Replicating the Toronto BookCorpus dataset — a write-up

Source: Deep Learning on Medium

While the Toronto BookCorpus (TBC) dataset is no longer publicly available, it still used frequently in modern NLP research (e.g. transformers like BERT, RoBERTa, XLNet, XLM, etc.) As such, for those of us who were not able to grab a copy of the dataset before it was taken off-line, this write-up presents a means to replicate the original TBC dataset as best as possible.

🔍 Getting a sense of the original Toronto BookCorpus dataset

As such, in order to replicate the TBC dataset as best as possible, we first need to consult the original paper¹ and website that introduced it to get a good sense of its contents.

In the paper, the Zhu et al. (2015) write: “we collected a corpus of 11,038 books from the web. […] We only included books that had more than 20K words in order to filter out perhaps noisier shorter stories.” Next, the authors present some summary statistics:

From the website, we learn that the website Smashwords served as the original source of the 11,038 books collected and used in the dataset.

📚 Collecting the books

Now that we know (roughly) how many books to collect and from what source, we can get started with the collection of these books. To this end, I wrote some code that scrapes the Smashwords website, which is publicly available in this GitHub repository. The code is fast (concurrent), well-structured and well-documented, so it should be very easy to use.

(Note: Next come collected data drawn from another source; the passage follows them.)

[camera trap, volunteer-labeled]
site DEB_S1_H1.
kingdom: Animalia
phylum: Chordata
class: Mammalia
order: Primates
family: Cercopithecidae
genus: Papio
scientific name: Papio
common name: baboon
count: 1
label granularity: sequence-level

Inspector mode on a Smashwords book page (accessible through “Inspect Element” or F12 on Firefox)

🔗 Getting the plaintext book URLS

In order to obtain a list of URLs of plaintext books to download, we first need to scrape the front page(s) of Smashwords for URLs of book pages (every book has its own page on Smashwords). Next, we can scrape these book pages for the URLs of the plaintext books to download. You can find instructions to do so using my code here.

📥 Downloading the plaintext books

Now that we have a list of plaintext books to download (using their URL), we need to… download them! This is a bit tricky, as Smashwords (temporarily) blocks any IP-address that downloads too many (>500) books in a certain amount of time. This can be circumvented, however, by using a VPN when downloading the books and switching IP-addresses often (about 30 times). You can find instructions to do so using my code here.

⚙️ Pre-processing the books

In order to obtain a true replica of the Toronto BookCorpus dataset, both in terms of size and contents, we need to pre-process the plaintext books we have just downloaded as follows: 1. sentence tokenizing the books and 2. writing all books to a single text file, using one sentence per line. You can find instructions to do so using my code here.